McLeod Ganj: Headquarters of the exiled Tibetan government, bustling market town and home to the Dalai Lama.
The Church of St. John in the Wilderness: a slice of Nottingham Forest right here in Dharamasla. You will feel as though you are a pilgrim in medieval England when you stumble across this archaic little church.
Tsuglagkhang Complex: comprising a three metre high statue of Sakyamuni Buddha and a lot of ‘Free Tibet’ propaganda. The temple itself is not one of the most beautiful but the sound of so many people chanting was deeply moving and brought tears to my eyes.
Dip Tse ChokIing Gompa: funded by Richard Gere (who knew he was a practicing Buddhist) this is such a haven and much less busy than Tsuglagkhang Complex. Wander the beautiful grounds, visit the Tibetan Doll Museum and enjoy lunch and the Hummingbird Cafe (no, sadly they don’t sell cupcakes). There is also a guesthouse here which I would highly recommend anyone travelling to Dharamasla staying as it is such an oasis, however apparently it is recommended you book in advance as it almost always full.
Friendly Planet: Vikram (our hostess’s husband) raves about this place and even if we’d wanted to, I don’t think he would’ve allowed us to eat anywhere else! There is a nice mix of travellers and locals and the staff are super friendly although I would advise heading there before you’re actually hungry as the food can take a while (read: forever).
The Cricket Stadium: if your visit to Dharamasla coincides with it why not attend a cricket much. I can garuntee there will be much more crowd participation than at Lords.
Wild Camping: we did not have time to do this, but it’s top of my agenda next time I come to Dharamasala!
NGOs: if you fall in love with Dharamasla as much as I did and would like to stay for an extended period, why not volunteer at one of its several NGO’s. We visited the Jagori Rural Charitable Trust where Nasma used work. They support women in the local villages with matters concerning domestic violence, women’s and children’s health. Nasma became a little emotional upon returning and explaining the work that the women here do; it is touching to see how much time and emotion the volunteers invest in the (charity) and how deeply involved they become.

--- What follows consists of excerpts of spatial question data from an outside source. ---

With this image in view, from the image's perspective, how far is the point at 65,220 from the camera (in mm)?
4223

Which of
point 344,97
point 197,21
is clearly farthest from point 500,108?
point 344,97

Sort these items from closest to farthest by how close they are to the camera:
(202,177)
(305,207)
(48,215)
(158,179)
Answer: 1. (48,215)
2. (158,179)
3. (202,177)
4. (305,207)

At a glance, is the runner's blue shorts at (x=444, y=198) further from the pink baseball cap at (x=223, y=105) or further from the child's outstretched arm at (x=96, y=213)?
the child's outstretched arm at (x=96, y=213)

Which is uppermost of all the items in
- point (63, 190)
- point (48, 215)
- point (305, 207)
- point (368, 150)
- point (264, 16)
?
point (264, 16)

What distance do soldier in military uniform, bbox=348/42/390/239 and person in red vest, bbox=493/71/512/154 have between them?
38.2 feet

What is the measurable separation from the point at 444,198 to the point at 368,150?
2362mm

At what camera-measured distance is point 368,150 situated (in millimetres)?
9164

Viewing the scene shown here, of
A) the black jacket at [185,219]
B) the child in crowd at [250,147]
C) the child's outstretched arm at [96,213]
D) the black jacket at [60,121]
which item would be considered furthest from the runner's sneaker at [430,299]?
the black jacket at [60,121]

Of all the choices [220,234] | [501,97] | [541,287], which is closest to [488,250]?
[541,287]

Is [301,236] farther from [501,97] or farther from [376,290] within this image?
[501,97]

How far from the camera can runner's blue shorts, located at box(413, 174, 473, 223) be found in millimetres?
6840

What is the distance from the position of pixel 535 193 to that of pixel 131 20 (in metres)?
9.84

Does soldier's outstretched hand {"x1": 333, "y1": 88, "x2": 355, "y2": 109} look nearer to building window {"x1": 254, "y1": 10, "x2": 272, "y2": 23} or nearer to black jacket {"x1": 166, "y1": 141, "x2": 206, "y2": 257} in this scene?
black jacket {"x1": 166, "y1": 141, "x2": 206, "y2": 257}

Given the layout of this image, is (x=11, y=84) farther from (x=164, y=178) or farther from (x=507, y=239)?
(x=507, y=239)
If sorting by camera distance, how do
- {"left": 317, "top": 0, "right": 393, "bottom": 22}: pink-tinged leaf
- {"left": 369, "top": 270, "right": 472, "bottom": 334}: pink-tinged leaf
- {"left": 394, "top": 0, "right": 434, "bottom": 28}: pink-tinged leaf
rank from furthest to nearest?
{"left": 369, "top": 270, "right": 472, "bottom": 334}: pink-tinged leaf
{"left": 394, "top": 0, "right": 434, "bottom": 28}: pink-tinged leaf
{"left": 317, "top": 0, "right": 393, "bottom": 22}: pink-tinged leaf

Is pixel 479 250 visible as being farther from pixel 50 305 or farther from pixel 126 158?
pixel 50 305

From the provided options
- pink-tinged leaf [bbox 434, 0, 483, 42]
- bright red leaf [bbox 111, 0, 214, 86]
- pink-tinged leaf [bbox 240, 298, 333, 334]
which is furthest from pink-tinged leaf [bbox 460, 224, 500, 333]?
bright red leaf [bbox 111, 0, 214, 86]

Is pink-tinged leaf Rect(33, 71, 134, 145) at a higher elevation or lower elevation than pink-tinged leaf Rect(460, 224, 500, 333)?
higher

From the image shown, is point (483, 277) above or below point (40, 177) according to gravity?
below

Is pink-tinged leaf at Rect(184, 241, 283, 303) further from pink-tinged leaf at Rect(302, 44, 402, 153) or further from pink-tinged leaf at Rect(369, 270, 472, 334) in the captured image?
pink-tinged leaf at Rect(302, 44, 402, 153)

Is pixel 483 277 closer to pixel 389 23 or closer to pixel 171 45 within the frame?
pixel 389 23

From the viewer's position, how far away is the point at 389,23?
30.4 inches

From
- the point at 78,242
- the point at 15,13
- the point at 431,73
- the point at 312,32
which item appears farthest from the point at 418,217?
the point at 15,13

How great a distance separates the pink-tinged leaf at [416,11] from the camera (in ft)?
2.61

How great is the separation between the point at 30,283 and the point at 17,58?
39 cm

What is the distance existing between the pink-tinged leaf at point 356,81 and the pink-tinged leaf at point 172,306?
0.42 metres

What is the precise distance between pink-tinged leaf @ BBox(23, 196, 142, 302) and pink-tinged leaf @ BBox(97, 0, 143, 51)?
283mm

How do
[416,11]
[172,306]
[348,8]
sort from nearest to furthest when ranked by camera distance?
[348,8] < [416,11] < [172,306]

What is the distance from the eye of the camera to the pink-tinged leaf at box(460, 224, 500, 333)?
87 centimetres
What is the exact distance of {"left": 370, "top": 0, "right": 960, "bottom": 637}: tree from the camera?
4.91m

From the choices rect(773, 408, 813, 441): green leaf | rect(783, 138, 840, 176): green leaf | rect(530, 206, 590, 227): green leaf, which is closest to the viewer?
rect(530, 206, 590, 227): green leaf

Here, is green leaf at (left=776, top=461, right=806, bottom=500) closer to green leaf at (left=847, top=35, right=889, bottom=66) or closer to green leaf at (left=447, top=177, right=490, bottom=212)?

“Car crash?” I enquired to our bus driver. “No, no: shooting” he replied nonchalantly. “Ohhhh, a shooting” I thought “naturally”. As we made our way through the multiplying clusters of inquisitive onlookers I had quite forgotten that but two nights ago I was 30,000 feet high somewhere over Central Asia. I imagined that on my first weekend as a fully fledged Delhi local I would be writing about well, Delhi; however my friend Natasha had other plans. After a quick “freshen up” stop at her apartment en-route from airport to bus station, I found myself heading north to the Himalayas for a back-to-basics weekend in Rakkar, Dharamsala.
As our aptly named ‘semi-sleeper’ bus began to ascend the mountains we were rudely roused from our sleeping tablet induced slumbers. Nothing to do with involuntary ‘head-banging on window routine’ incurred by the pot-hole ridden mountain passes. Groggily we rubbed our eyes. We were met by a valley still tucked away under its thick blanket of mist, just about to be thrown off before rising for the day. Oh, and Nasma our host and her driver.
The latter turned out to be a budding mountaineer and the following morning after a scripture worthy picnic under the “people tree” he took us to his favourite secluded spot. Our only accompaniment along the hike was a mummy cow and her calf, which in India is saying something! We marched to the beat of the slate miners across the other side of the valley, for which Dharamsala is famous for. But as we ascended the top of the hill their reassuring rhythm was drowned out by the roar of the river below, fat from the recent monsoon. This was eagle territory. As we scrambled from rock to rock, clutching cameras, rucksacks and water bottles, they glided majestically between the peaks, effortlessly making their way across the valley we had just taken hours to climb.
After another biblical feast we made our way back down, mirroring the ant-like donkey trail descending the opposite mountain. Mummy cow and her calf were back. Three young girls came running up to us: “Name? Country?” they asked excitedly, all anyone wants to know in India apparently. N, who used to work for the Jagori Rural Charitable Trust in the local village asked them why they were not in school. “But it’s Sunday?” the eldest replied, confused. So it was – clever one she was.
After a quick yoga session with ‘Yogi Nani’, N’s beautiful 75 year old mother, we were back on the ‘semi-sleeper’ and Delhi bound once more. Not before the ‘shoot out’ extended pit stop including several chais, much local gossip and a fainting. Oh and bunch of stoned Israelis singing their national anthem. Dharamsala: it’s been emotional.